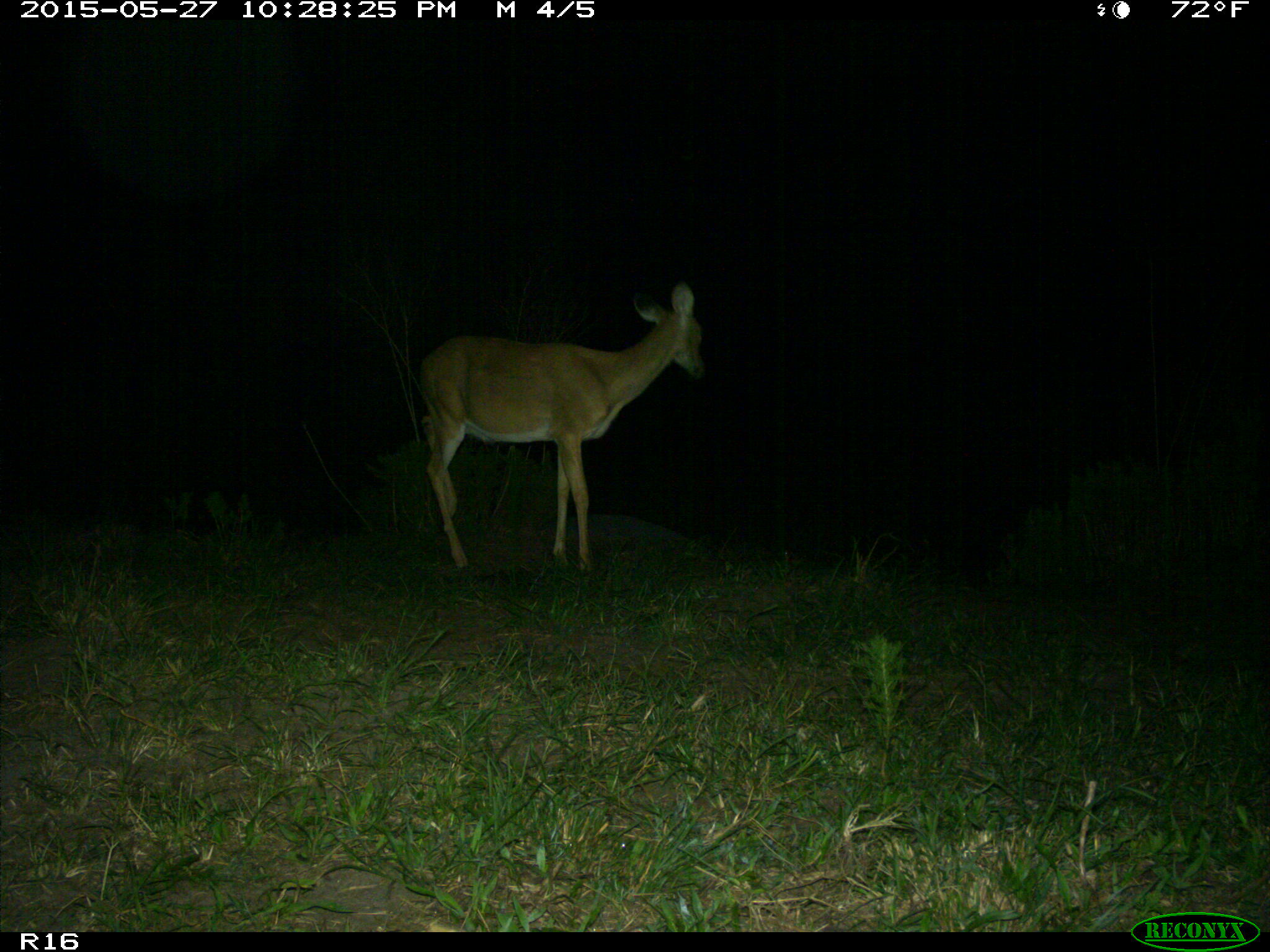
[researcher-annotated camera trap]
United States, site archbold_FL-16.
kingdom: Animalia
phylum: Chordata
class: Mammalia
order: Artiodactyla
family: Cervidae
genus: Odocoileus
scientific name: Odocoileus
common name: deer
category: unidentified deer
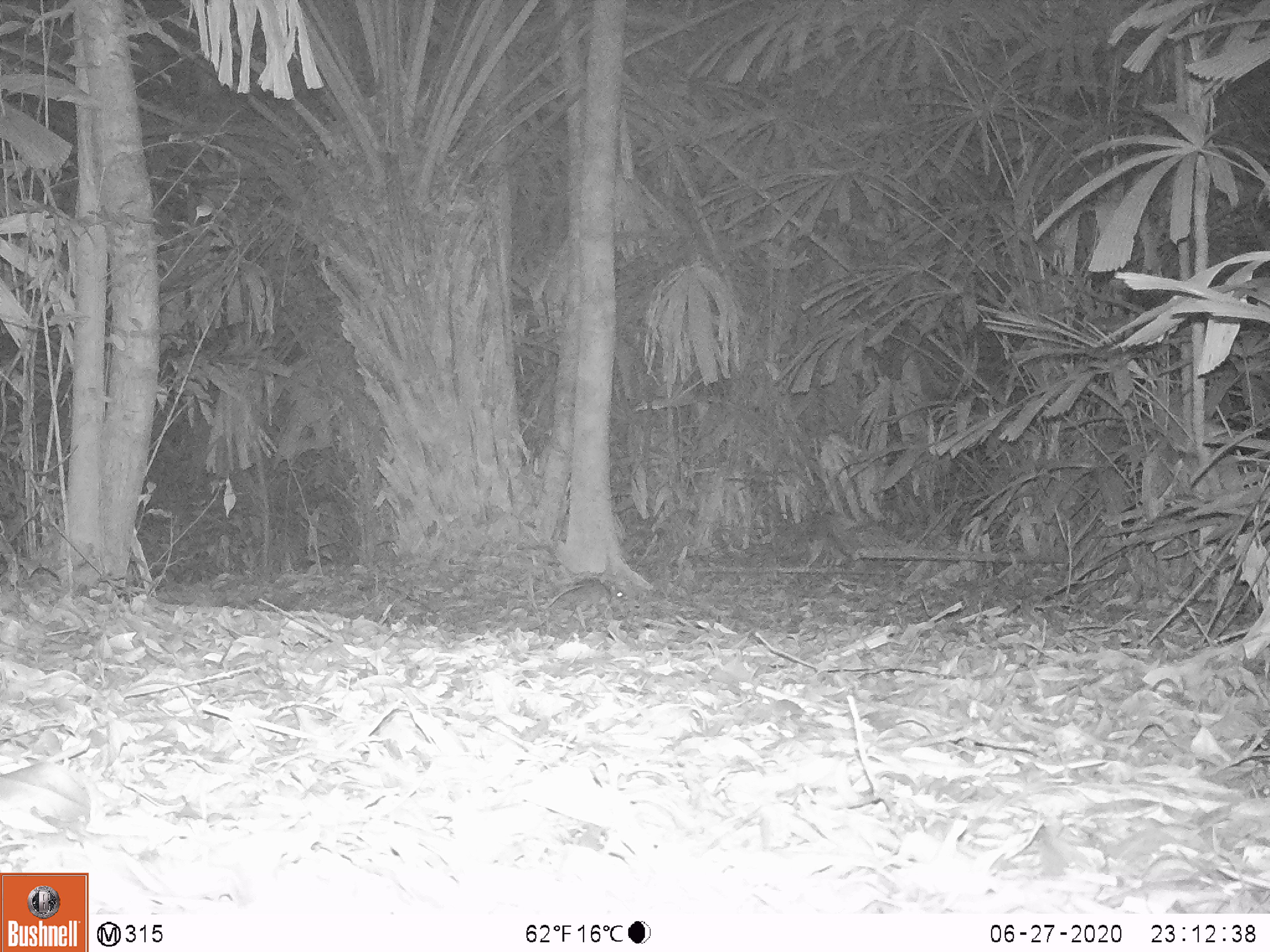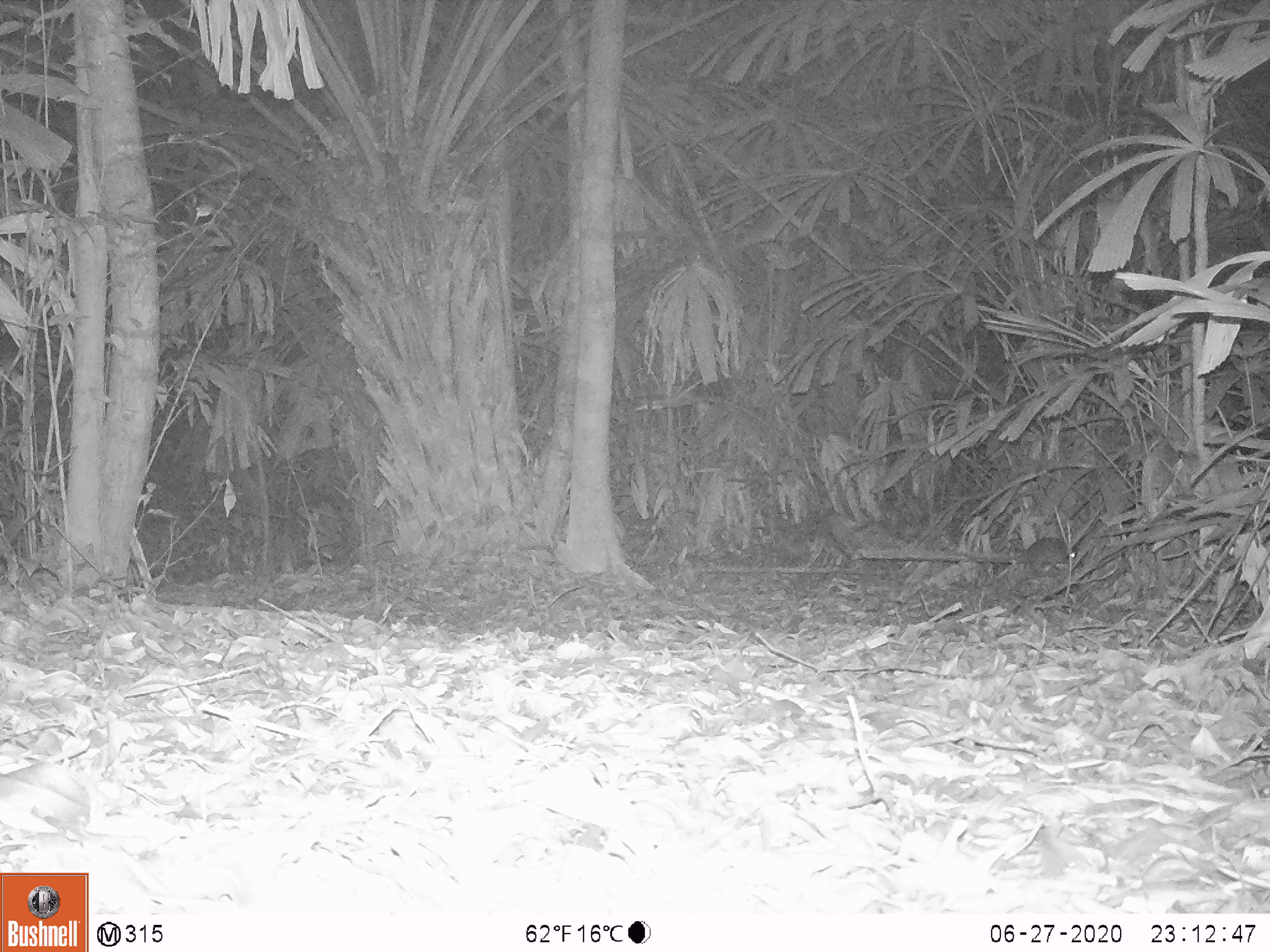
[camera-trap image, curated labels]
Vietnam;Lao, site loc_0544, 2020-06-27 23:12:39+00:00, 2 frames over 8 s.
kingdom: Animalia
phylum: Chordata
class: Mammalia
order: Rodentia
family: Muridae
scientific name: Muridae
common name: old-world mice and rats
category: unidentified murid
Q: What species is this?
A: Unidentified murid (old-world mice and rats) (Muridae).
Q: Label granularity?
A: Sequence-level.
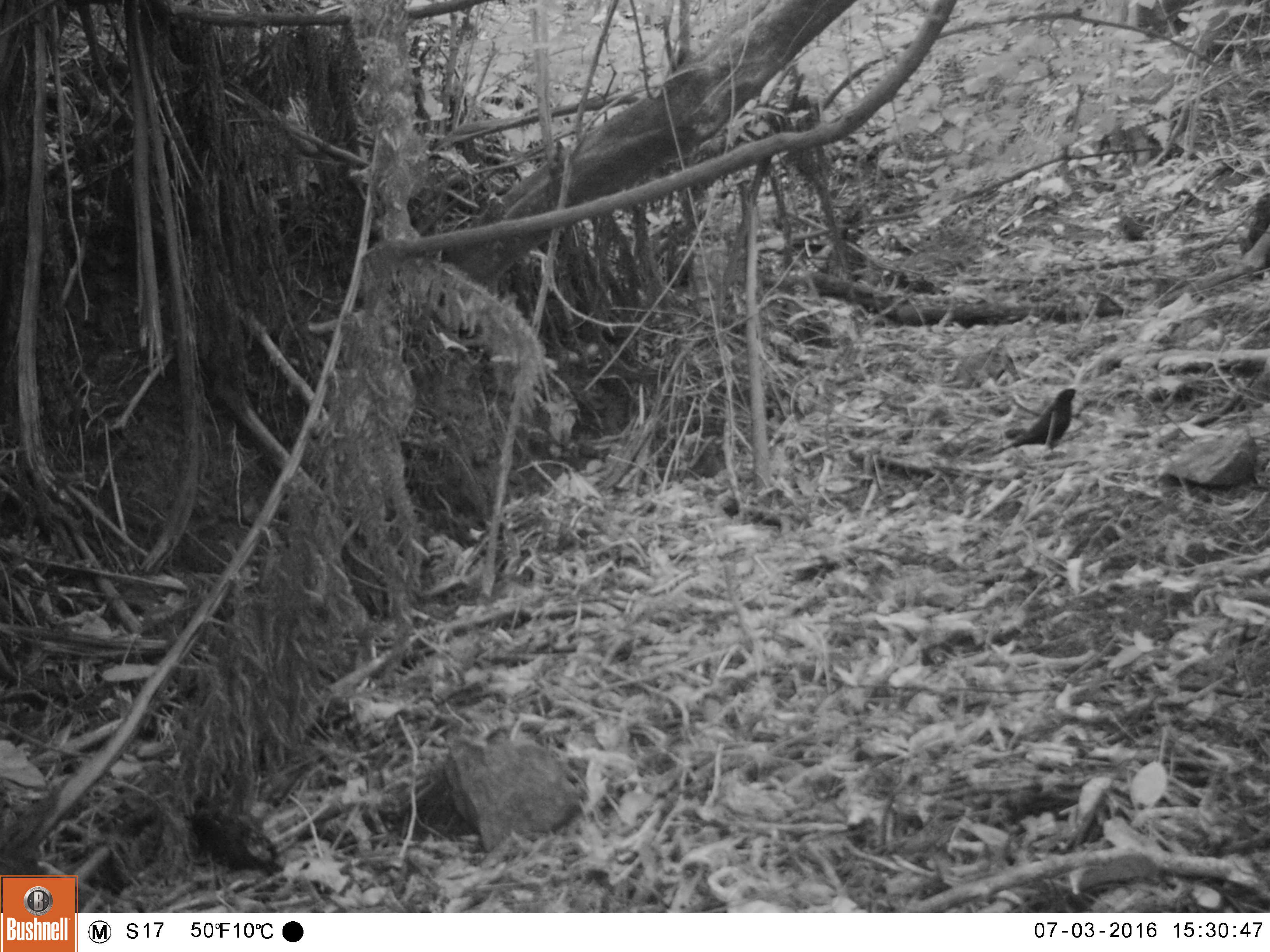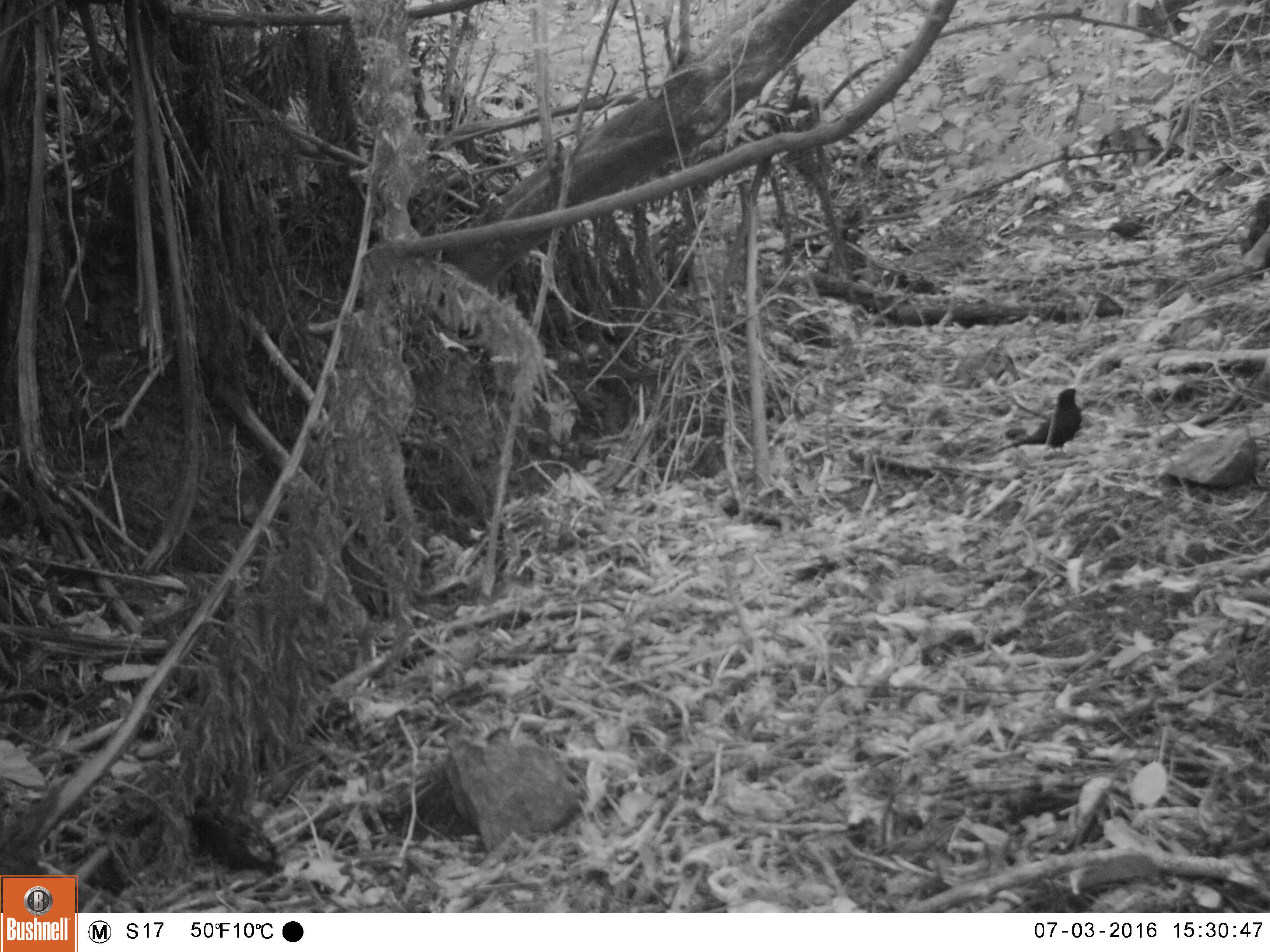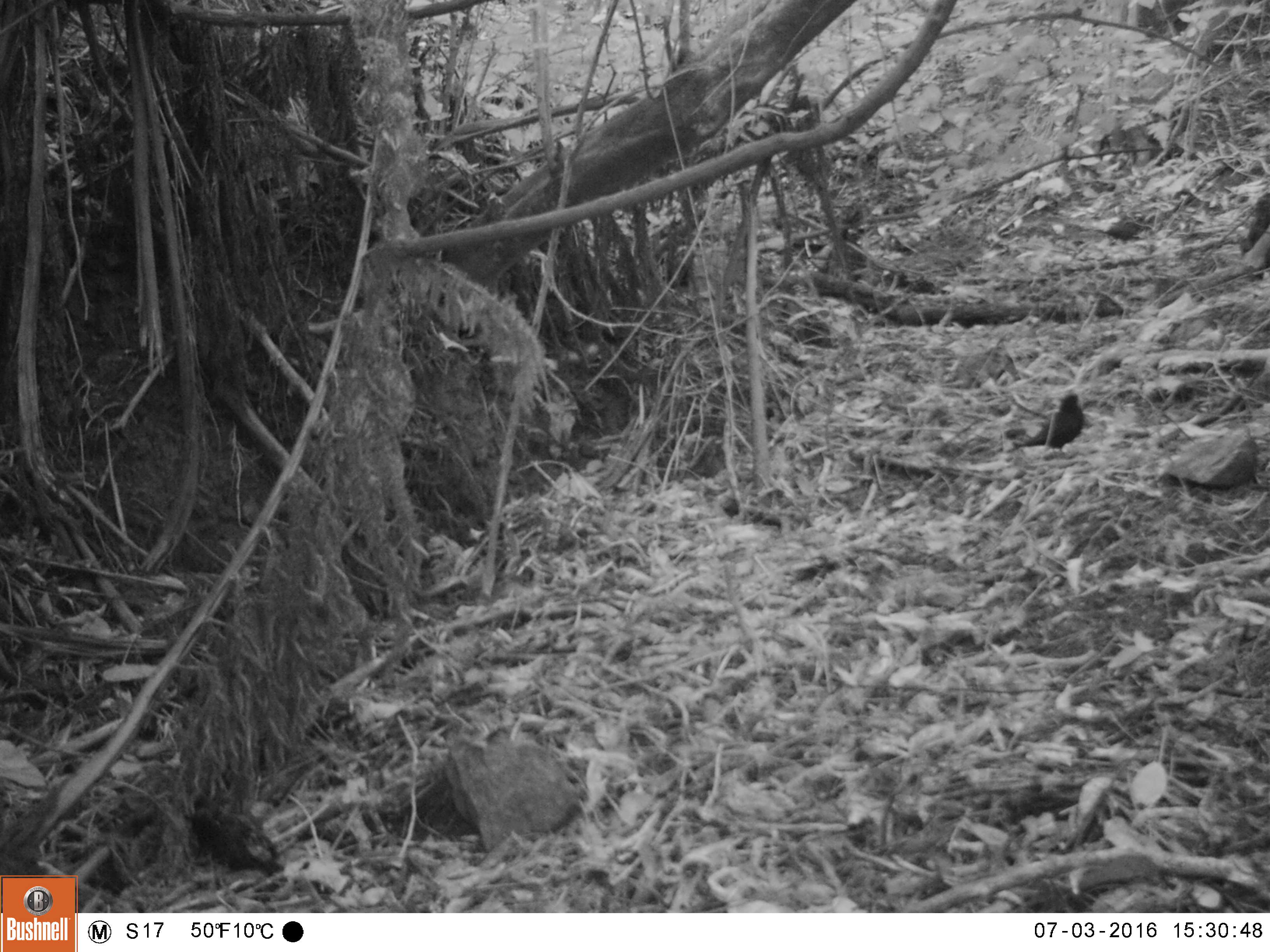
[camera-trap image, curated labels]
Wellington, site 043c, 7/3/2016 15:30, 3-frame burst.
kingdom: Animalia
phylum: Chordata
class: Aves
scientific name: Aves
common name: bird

* * * * *

DIRECTIONS FOR THIS TASK :: Write the entries above out again exactly, omitting each image.

ANSWER TO THE EXERCISE ::
[researcher-annotated camera trap]
United States, site archbold_FL-16.
kingdom: Animalia
phylum: Chordata
class: Mammalia
order: Artiodactyla
family: Cervidae
genus: Odocoileus
scientific name: Odocoileus
common name: deer
category: unidentified deer
[camera-trap image, curated labels]
Vietnam;Lao, site loc_0544, 2020-06-27 23:12:39+00:00, 2 frames over 8 s.
kingdom: Animalia
phylum: Chordata
class: Mammalia
order: Rodentia
family: Muridae
scientific name: Muridae
common name: old-world mice and rats
category: unidentified murid
Q: What species is this?
A: Unidentified murid (old-world mice and rats) (Muridae).
Q: Label granularity?
A: Sequence-level.
[camera-trap image, curated labels]
Wellington, site 043c, 7/3/2016 15:30, 3-frame burst.
kingdom: Animalia
phylum: Chordata
class: Aves
scientific name: Aves
common name: bird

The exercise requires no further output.